▸ Excerpted passage:
URL url1 = new URL("http://alias1/");
URL url2 = new URL("http://alias2/");

boolean answer1 = url1.equals(url2);
...
boolean answer2 = url1.equals(url2);

Can it happen that answer1 != answer2 ?
Yes! Suppose that alias1 and alias2 are host names that resolve to the 
same IP address. Normally, answer1 and answer2 would be "true". But only 
if the name service that resolves the host names is up and running. If 
it's not, then the answer is "false". Suppose that while obtaining 
answer1 the DNS was restarting and while obtaining answer2 it was up and 
running... Then answer1 would be "false" while answer2 would be "true". 
The following URLStreamHandler method that is called for both URLs from 
equals method is responsible for such unstable behaviour:

     protected synchronized InetAddress getHostAddress(URL u) {
         if (u.hostAddress != null)
             return u.hostAddress;

         String host = u.getHost();
         if (host == null || host.equals("")) {
             return null;
         } else {
             try {
                 u.hostAddress = InetAddress.getByName(host);
             } catch (UnknownHostException ex) {
                 return null;
             } catch (SecurityException se) {
                 return null;
             }
         }
         return u.hostAddress;
     }

As can be seen, the hostAddress is obtained by InetAddress.getByName() 
and then cached on the URL.hostAddress field. Leaving aside the fact 
that although this method is synchronized, caching of hostAddress is not 
synchronized properly (more on that later), the problem is that negative 
answer (UnknownHostException or SecurityException) is not cached. 
UnknownHostException is not cached by InetAddress.getByName() by default 
and SecurityException is dependent on the caller SecurityContext. Simple 
fix for this issue would be to cache negative answer on the URL field 
too. This would make URL.equals "consistent".

▸ Supplied entries:
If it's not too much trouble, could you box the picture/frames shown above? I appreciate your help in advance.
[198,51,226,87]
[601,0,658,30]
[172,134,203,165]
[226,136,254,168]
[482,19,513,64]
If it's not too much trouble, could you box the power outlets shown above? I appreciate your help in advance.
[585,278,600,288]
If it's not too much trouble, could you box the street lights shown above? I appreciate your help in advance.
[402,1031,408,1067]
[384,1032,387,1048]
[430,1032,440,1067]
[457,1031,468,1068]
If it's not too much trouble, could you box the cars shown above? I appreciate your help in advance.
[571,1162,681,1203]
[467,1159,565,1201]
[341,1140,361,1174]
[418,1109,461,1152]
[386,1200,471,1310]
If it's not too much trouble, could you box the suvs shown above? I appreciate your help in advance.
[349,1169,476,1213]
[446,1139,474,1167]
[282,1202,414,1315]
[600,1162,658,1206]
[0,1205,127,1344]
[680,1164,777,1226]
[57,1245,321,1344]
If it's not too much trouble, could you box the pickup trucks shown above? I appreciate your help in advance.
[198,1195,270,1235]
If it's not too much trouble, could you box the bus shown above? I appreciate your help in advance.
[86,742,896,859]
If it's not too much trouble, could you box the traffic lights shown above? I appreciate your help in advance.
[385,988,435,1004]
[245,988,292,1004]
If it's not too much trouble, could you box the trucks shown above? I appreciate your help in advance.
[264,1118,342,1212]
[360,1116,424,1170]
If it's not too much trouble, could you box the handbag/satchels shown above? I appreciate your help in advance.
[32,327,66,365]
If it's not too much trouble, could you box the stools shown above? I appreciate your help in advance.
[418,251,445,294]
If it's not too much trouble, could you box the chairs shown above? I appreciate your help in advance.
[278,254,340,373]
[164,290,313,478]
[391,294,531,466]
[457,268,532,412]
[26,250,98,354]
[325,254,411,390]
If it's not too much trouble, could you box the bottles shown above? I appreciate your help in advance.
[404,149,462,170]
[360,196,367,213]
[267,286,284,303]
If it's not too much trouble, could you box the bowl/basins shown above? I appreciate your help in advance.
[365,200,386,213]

▸ What you will do:
A - For each statement below, answer yes or no according to the URL.equals passage, and quote the words from the passage that settle it.
(i) The getHostAddress method is declared synchronized.
(ii) When a host name fails to resolve, the negative answer is cached on the URL.
(iii) By default, InetAddress.getByName() does not cache UnknownHostException.
B - Answer these questions using the URL.equals passage.
(i) What must be true of alias1 and alias2 for both answers to normally be "true"?
(ii) In the code shown, what does getHostAddress return when the host is null or an empty string?
(iii) On which field is the host address cached?
C - Carry the URL.equals passage forward from its final sentence.

▸ Results for the exercise:
A -
(i) Yes: "protected synchronized InetAddress getHostAddress(URL u)"
(ii) No: "the problem is that negative answer (UnknownHostException or SecurityException) is not cached."
(iii) Yes: "UnknownHostException is not cached by InetAddress.getByName() by default"

B -
(i) They must be host names that resolve to the same IP address.
(ii) It returns null.
(iii) It is cached on the URL.hostAddress field.

C -
So what's wrong with synchronization besides being a bottleneck? The 
problem is that getHostAddress() method is using the URLStreamHandler 
instance as a lock. Two URLs that are compared in the URL.equals method 
are passed to the URLStreamHandler.equals(URL u1, URL u2) method of the 
1st URL's handler. This handler instance need not be the same as the 2nd 
URL's handler even though both URLs have same protocol. For example:

URL url1 = new URL("http://alias1/");
URL.setURLStreamHandlerFactory(...a custom factory...);
URL url2 = new URL("http://alias2/");

The "handler" instances of above two URLs are different, since the 
handler of 1st URL was created with default URLStreamHandlerFactory and 
the handler of 2nd URL was created with a custom 
URLStreamHandlerFactory. Now suppose one thread does:

url1.equals(url2);

and some other thread does:

url2.equals(url1);

This translates to, among other things, calling the following 
URLStreamHandler instance method:

     protected boolean hostsEqual(URL u1, URL u2) {
         InetAddress a1 = getHostAddress(u1);
         InetAddress a2 = getHostAddress(u2);
         // if we have internet address for both, compare them
         if (a1 != null && a2 != null) {
             return a1.equals(a2);
         // else, if both have host names, compare them
         } else if (u1.getHost() != null && u2.getHost() != null)
             return u1.getHost().equalsIgnoreCase(u2.getHost());
          else
             return u1.getHost() == null && u2.getHost() == null;
     }

So the two threads are reading and modifying URL.hostAddress field of 
both URLs, but each of them is holding a separate lock. You may say that 
creating URL instances, then changing the URLStreamHandlerFactory and 
creating some more URL instances and than comparing them among 
themselves is not happening a lot, but this could be fixed. Why not 
using the URL instance as a lock when reading/writing it's field? Would 
this be desirable? It would mean a lot less contention (and even less if 
caching of URL.hostAddress was implemented in a lock-free way).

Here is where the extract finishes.